* TASK SET *
1/ In the excerpt on series convergence, what does Theorem 7 say μ₁ and μ₂ are?
2/ Set down the part of the excerpt on series convergence from "If a function" to "Moreover, the series converges absolutely.".
3/ Decide whether each statement agrees with the excerpt on series convergence, and answer yes or no with the deciding words quoted exactly: (a) The sum bounded in (48) is used to demonstrate the theorem's first part. (b) Theorem 7 says its series converges absolutely. (c) The quantities μ₁ and μ₂ in Theorem 7 are positive constants.

* TEXT SECTION *
───
Consequently, we obtain the following estimation:

$$|a_n|\lesssim {\displaystyle \frac{{\mu }^n}{n!}}.$$

(47)

To demonstrate the theorem’s second part, since

$$\sum _{n=0}^{\infty }|a_n{L}_n^{\ast }\left(t\right)|=\sum _{n=0}^{\infty }|a_n||L_n^{\ast }\left(t\right)|\lesssim \sum _{n=0}^{\infty }{\displaystyle \frac{{\mu }^n{\varphi }^n}{n!}}=e^{\mu \varphi },$$

(48)

therefore, the series converges absolutely. □

Theorem 7.

If a function ${\displaystyle \chi =\chi (\xi ,t)={\chi }_1\left(\xi \right){\chi }_2\left(t\right)=\sum _{i=0}^{\infty }\sum _{j=0}^{\infty }{c}_{ij}{L}_i^{\ast }\left(\xi \right)L_j^{\ast }\left(t\right)}$, with $|{\chi }_1^{\left(i\right)}\left(0\right)|\le {\mu }_1^i$ and $|{\chi }_2^{\left(i\right)}\left(0\right)|\le {\mu }_2^i$, where ${\mu }_1,{\mu }_2$ are positive constants. We obtain

$$|c_{ij}|\lesssim {\displaystyle \frac{{{\mu }_1}^i{{\mu }_2}^j}{i!j!}}.$$

(49)

Moreover, the series converges absolutely.
───
* RECORDED INFORMATION *

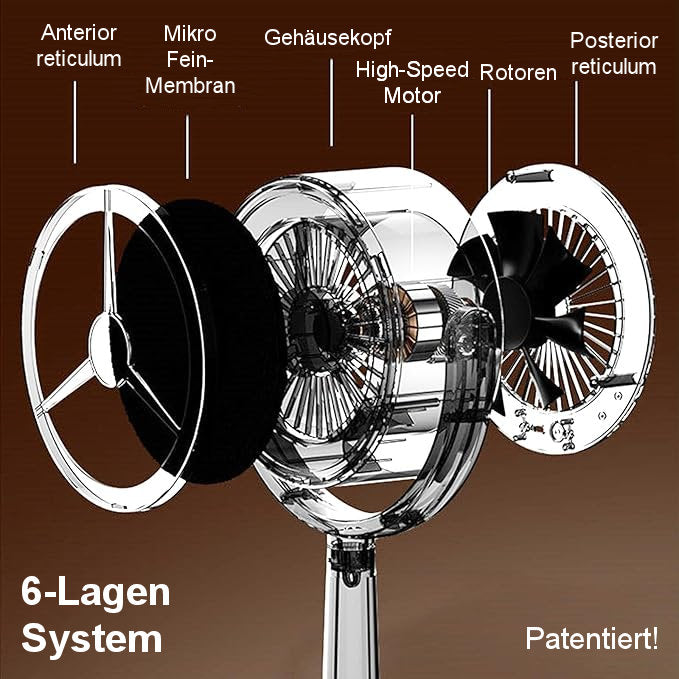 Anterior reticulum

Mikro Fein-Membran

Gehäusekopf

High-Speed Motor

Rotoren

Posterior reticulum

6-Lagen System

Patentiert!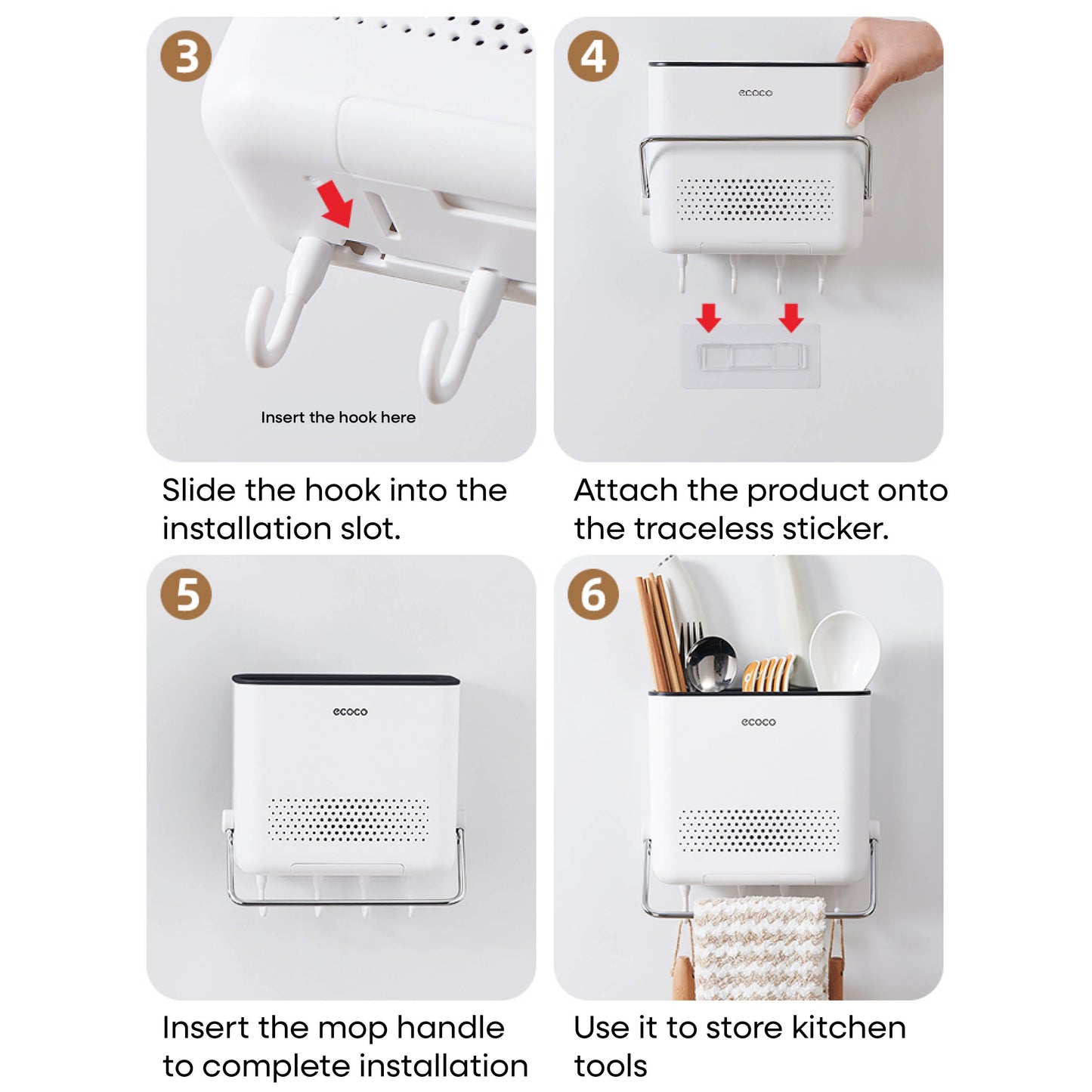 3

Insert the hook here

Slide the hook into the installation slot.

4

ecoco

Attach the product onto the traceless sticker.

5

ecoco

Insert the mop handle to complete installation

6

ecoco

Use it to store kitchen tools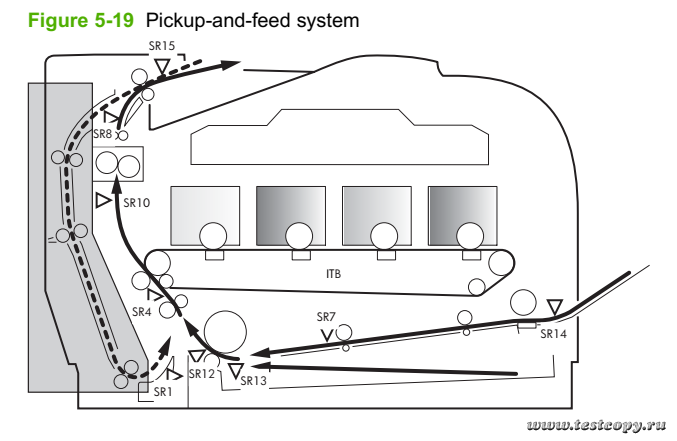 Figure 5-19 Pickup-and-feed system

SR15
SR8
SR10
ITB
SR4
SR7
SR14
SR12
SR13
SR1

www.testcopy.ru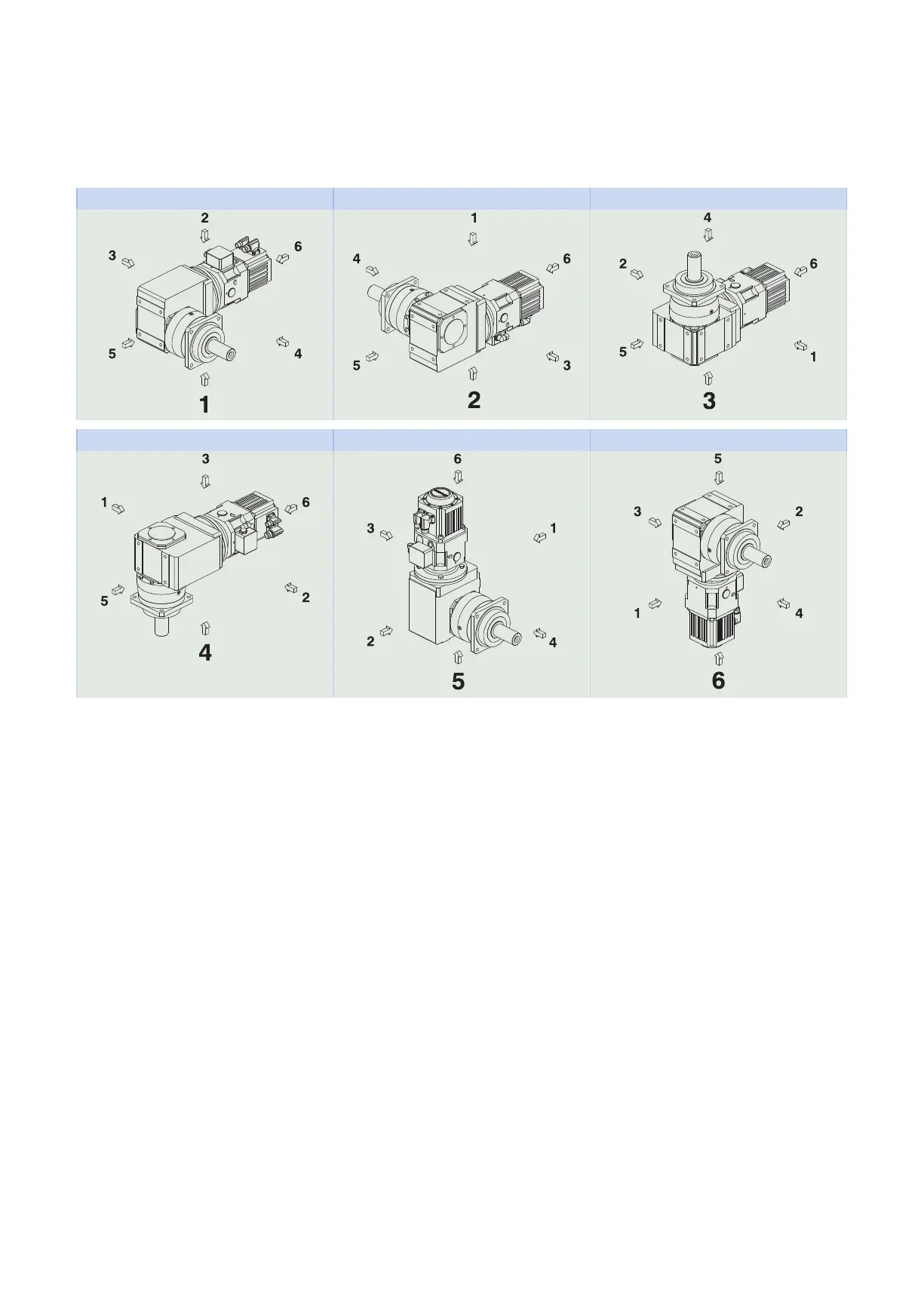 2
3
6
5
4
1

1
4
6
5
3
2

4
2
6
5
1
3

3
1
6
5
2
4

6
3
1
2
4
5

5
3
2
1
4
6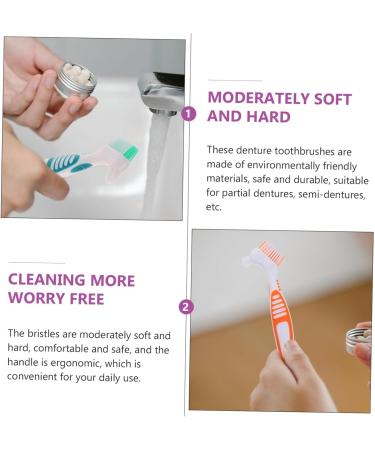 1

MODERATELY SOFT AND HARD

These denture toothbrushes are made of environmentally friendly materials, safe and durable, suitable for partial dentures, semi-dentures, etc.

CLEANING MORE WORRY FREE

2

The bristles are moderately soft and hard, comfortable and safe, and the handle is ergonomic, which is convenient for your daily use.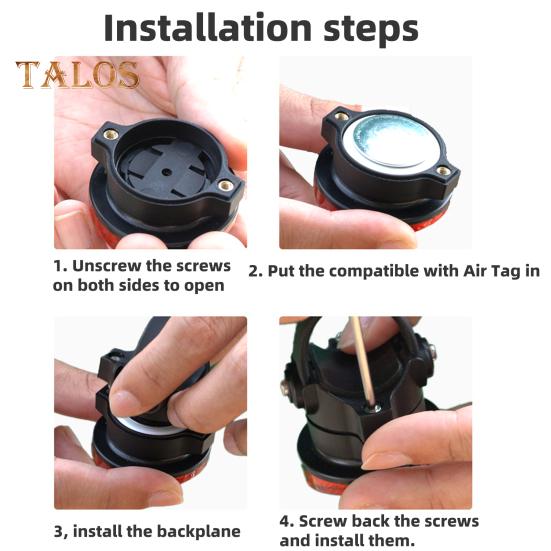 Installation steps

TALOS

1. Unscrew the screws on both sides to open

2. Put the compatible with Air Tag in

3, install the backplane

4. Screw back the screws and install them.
───
* SOLUTIONS TO THE EXERCISE *
1/ They are positive constants.

2/
If a function ${\displaystyle \chi =\chi (\xi ,t)={\chi }_1\left(\xi \right){\chi }_2\left(t\right)=\sum _{i=0}^{\infty }\sum _{j=0}^{\infty }{c}_{ij}{L}_i^{\ast }\left(\xi \right)L_j^{\ast }\left(t\right)}$, with $|{\chi }_1^{\left(i\right)}\left(0\right)|\le {\mu }_1^i$ and $|{\chi }_2^{\left(i\right)}\left(0\right)|\le {\mu }_2^i$, where ${\mu }_1,{\mu }_2$ are positive constants. We obtain

$$|c_{ij}|\lesssim {\displaystyle \frac{{{\mu }_1}^i{{\mu }_2}^j}{i!j!}}.$$

(49)

Moreover, the series converges absolutely.

3/
(a) No: "To demonstrate the theorem’s second part"
(b) Yes: "Moreover, the series converges absolutely."
(c) Yes: "are positive constants"